Santhanam's younger brother (L. I. C. Narasimhan) graduates and gets a good job. Santhanam believes that his brother will help improving their family condition. But he doesn't help out Santhanam financially and becomes selfish purchasing expensive dresses and a watch only for him. He says that Santhanam's money problems were brought onto himself. Santhanam and his brother get into quarrel and his brother leaves the home and marries his friend. Santhanam's situation gets worse with his friend Cho losing his job and his boss falling ill. The printing press is now managed by the son of his ex-boss who does not like Santhanam as he has borrowed so much money from his father. Santhanam's new boss ask him to repay the money he owed to his father or else resign his job. Santhanam loses his job and he half-heartedly attempts to get help from his well-off siblings and fails. Unable to pay rent, he, his wife and child move to a slum. Santhanam gets a job as a proof reader, his wife earns some money doing some sewing and they have another child. Santhanam develops an interest to write and completes his first novel. His friend Cho, who has also recovered, publishes it. On the day that the book is available, Santhanam's wife leaves her kids at home to go to the market. In her absence, a fire occurs in the slum area. She rushes back to save her children and is badly burnt in the fire. She dies and Santhanam gets a sum of money from an insurance policy that she had secretly taken up. His friend suggests that they produce their own newspaper and this goes well. Santhanam becomes a popular novelist, winning a writer's award and he becomes rich. His siblings also unite with him considering that he is a celebrity now other than being very rich.

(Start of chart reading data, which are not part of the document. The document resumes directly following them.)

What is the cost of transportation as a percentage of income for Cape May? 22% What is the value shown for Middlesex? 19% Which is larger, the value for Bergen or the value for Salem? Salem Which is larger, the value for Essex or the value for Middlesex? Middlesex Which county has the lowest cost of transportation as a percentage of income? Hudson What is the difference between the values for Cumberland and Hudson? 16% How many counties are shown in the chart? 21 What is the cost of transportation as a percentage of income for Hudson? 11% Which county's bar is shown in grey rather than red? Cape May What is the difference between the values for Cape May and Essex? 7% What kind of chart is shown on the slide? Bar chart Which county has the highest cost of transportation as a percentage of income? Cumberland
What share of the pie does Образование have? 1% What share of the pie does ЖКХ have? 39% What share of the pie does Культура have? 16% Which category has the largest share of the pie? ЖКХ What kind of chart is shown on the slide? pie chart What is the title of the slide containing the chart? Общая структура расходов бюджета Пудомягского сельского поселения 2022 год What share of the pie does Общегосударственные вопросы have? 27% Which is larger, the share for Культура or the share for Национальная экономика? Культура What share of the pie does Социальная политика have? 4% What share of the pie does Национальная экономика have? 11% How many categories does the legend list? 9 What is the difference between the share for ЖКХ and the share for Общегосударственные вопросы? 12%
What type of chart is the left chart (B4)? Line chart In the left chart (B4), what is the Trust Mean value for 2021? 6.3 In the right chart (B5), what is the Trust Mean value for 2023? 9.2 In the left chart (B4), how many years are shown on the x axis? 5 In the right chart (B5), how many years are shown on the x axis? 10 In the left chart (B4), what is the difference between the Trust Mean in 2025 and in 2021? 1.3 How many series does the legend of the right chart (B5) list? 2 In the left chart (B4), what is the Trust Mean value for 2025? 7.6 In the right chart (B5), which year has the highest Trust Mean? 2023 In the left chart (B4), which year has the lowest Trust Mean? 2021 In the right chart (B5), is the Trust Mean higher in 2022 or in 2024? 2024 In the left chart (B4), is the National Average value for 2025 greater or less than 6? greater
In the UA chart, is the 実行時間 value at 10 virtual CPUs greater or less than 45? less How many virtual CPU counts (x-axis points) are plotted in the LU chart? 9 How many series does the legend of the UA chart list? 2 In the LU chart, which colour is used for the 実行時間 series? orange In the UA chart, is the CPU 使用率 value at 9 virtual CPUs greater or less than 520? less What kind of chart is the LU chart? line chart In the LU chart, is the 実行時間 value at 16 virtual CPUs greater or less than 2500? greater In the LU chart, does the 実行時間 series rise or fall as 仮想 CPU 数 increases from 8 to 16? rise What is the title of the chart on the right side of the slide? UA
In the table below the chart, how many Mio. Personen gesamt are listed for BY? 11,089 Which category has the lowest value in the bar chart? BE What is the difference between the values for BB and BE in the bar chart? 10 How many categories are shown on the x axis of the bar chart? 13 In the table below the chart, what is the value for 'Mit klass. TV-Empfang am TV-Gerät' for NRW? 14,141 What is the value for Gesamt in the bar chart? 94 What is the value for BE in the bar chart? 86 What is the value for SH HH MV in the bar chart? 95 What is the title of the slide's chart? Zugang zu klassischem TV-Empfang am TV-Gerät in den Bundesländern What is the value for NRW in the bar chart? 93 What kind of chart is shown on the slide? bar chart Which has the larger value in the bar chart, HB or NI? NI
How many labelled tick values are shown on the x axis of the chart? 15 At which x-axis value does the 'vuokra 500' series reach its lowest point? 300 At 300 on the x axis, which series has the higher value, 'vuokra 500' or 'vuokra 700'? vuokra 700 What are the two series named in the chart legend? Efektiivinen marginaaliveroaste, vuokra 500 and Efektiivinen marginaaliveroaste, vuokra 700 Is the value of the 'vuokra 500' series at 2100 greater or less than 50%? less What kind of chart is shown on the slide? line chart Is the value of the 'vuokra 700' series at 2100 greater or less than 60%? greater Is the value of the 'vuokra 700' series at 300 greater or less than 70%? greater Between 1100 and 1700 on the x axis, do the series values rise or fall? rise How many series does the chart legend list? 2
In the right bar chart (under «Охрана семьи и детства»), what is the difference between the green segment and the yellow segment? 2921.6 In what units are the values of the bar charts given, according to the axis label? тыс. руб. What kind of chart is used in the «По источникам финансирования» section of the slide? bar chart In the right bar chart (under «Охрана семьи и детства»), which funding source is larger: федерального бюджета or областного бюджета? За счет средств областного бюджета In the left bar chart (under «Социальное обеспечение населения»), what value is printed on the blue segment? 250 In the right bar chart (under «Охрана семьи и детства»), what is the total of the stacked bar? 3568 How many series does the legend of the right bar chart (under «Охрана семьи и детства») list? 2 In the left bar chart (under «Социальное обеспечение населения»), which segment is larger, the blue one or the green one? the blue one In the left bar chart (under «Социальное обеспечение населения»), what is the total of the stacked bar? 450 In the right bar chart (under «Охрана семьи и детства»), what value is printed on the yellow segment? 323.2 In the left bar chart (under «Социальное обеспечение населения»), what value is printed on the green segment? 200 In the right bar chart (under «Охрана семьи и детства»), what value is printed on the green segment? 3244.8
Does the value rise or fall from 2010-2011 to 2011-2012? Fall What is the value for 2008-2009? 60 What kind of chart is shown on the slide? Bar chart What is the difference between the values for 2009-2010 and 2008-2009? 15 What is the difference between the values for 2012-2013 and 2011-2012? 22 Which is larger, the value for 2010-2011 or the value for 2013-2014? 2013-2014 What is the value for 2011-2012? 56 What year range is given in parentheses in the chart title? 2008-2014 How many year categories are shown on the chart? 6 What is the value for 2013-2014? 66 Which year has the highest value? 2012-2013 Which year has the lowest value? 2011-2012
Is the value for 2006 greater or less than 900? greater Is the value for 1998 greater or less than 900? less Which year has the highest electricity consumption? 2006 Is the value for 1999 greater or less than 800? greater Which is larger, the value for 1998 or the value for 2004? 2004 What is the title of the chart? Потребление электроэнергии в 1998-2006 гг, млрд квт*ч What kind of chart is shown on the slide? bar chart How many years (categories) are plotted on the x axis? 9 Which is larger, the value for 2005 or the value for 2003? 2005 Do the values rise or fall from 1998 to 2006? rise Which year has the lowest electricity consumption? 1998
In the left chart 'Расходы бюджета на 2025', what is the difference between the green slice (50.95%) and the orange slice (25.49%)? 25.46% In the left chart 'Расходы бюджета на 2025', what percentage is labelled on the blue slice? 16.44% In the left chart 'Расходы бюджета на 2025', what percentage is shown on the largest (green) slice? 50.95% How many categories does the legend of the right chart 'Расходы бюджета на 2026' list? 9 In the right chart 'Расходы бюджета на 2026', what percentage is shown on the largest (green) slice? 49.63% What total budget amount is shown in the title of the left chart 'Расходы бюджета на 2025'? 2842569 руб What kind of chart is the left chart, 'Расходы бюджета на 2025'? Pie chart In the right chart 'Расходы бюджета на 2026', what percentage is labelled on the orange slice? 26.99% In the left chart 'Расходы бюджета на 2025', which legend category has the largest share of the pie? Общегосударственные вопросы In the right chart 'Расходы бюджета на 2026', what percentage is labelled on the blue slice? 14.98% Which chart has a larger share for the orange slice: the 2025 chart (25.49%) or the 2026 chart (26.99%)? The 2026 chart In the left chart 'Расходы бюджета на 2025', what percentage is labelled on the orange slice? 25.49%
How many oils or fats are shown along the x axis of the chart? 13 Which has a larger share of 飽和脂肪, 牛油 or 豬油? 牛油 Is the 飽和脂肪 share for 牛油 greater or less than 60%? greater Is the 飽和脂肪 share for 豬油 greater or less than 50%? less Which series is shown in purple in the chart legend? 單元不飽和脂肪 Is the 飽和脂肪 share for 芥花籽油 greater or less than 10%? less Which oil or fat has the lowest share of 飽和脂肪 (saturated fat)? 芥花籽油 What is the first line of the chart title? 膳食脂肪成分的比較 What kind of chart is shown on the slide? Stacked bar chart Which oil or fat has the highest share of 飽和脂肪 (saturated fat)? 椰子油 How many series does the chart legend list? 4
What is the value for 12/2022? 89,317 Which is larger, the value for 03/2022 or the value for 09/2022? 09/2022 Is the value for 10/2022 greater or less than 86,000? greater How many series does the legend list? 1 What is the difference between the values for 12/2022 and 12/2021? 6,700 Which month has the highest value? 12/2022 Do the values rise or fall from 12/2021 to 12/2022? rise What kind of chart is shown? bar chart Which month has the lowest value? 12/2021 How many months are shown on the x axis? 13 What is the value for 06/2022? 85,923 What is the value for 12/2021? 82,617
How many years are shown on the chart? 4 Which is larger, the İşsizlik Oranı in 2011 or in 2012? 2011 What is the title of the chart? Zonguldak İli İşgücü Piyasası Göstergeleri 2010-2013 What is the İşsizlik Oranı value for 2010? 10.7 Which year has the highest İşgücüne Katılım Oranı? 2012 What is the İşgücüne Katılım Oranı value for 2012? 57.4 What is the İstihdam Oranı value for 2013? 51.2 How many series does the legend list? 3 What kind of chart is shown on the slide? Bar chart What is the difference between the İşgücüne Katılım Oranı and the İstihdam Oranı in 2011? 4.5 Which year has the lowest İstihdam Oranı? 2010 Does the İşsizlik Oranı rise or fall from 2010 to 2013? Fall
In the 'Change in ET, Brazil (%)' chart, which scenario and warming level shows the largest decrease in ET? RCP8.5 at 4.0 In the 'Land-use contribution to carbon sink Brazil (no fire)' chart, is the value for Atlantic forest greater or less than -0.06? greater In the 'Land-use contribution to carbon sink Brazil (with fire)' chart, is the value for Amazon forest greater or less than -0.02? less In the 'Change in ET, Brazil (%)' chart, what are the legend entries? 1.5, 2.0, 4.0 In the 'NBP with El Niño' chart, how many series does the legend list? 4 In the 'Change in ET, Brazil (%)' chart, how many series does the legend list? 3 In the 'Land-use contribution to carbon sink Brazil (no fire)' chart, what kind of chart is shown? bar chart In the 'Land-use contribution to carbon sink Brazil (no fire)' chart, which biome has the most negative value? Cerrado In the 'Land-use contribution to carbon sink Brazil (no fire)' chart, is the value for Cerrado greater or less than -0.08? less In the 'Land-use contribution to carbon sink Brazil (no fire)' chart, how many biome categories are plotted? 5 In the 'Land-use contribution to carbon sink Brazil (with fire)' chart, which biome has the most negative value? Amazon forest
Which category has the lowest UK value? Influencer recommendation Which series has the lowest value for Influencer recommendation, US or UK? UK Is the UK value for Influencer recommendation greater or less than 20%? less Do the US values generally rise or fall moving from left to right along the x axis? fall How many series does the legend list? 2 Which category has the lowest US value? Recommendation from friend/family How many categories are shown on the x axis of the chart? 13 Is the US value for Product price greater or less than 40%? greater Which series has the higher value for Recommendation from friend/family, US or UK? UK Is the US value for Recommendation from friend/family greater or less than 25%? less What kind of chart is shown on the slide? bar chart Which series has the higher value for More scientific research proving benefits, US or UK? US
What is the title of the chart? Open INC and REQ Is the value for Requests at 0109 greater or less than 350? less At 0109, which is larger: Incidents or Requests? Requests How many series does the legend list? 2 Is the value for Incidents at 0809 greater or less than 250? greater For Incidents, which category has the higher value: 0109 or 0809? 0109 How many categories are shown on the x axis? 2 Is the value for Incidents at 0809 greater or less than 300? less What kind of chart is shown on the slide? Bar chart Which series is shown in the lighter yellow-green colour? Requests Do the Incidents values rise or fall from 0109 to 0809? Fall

He is now 60 years old and he doesn't reject them, he knows though, that it was his wife who was there for him through the hard times. Santhanam's children leave for USA to pursue their higher education thanks to Cho who managed his finances and the press they started with Santhanam bringing in the creative input. The movie ends with Santhanam dying in a chair looking at his wife's photo and thinking about the opportunistic behaviour of his siblings and the meaninglessness of life.

== Production ==

During production, Rajinikanth had misgivings whether the audience would accept him in such a melodrama since he had been an entertainer till then. However, S. P. Muthuraman convinced him and showed him 5000 ft of the edited version; he was highly impressed, and then showed great involvement in its making. Rajinikanth and Muthuraman had differences of opinion every day during the film's shooting, and Panchu Arunachalam used to interfere frequently and tell Rajinikanth to listen to the director. The make-up for Rajinikanth was done by R. Sundaramoorthy and according to him, the old look of Rajinikanth was influenced by Leo Tolstoy. The filming began at AVM Studios with scenes of Rajinikanth and Jaya being shot.

== Soundtrack ==
Soundtrack was composed by Ilaiyaraaja, with lyrics by Panchu Arunachalam. The song "Kanmaniye Kadhal" is set in Mohanam raga.

Track listing
| No. | Title | Singer(s) | Length |
|---|---|---|---|
| 1. | "Kanmaniyae Kadhal Enbathu" | S. P. Balasubrahmanyam, S. Janaki | 4:27 |
| 2. | "Vaazhkkayae Vesham" | Jayachandran | 4:29 |
| 3. | "Aan Pillai Endralum" | S. P. Sailaja, Sasirekha | 4:32 |
| 4. | "Theme" | Ilaiyaraaja | 3:03 |
| Total length: |  |  | 16:31 |

== Reception ==
Kausikan of Kalki praised Rajinikanth's performance, citing he proved he can perform emotional roles too while also appreciating Arunachalam's screenplay and Muthuraman's direction but felt there were overdose of emotions still it can be enjoyed by general audience. He concluded calling it a good film which takes us back to the time of 1940s (only in terms of concept). Naagai Dharuman of Anna praised the acting of cast, cinematography, music, dialogues and appreciating Muthuraman for giving a quality family drama but felt he could have made it brisker in the latter half and concluded this film will attract womenfolk and general audience. The film was screened for 25 weeks in the Midland theatre, Chennai.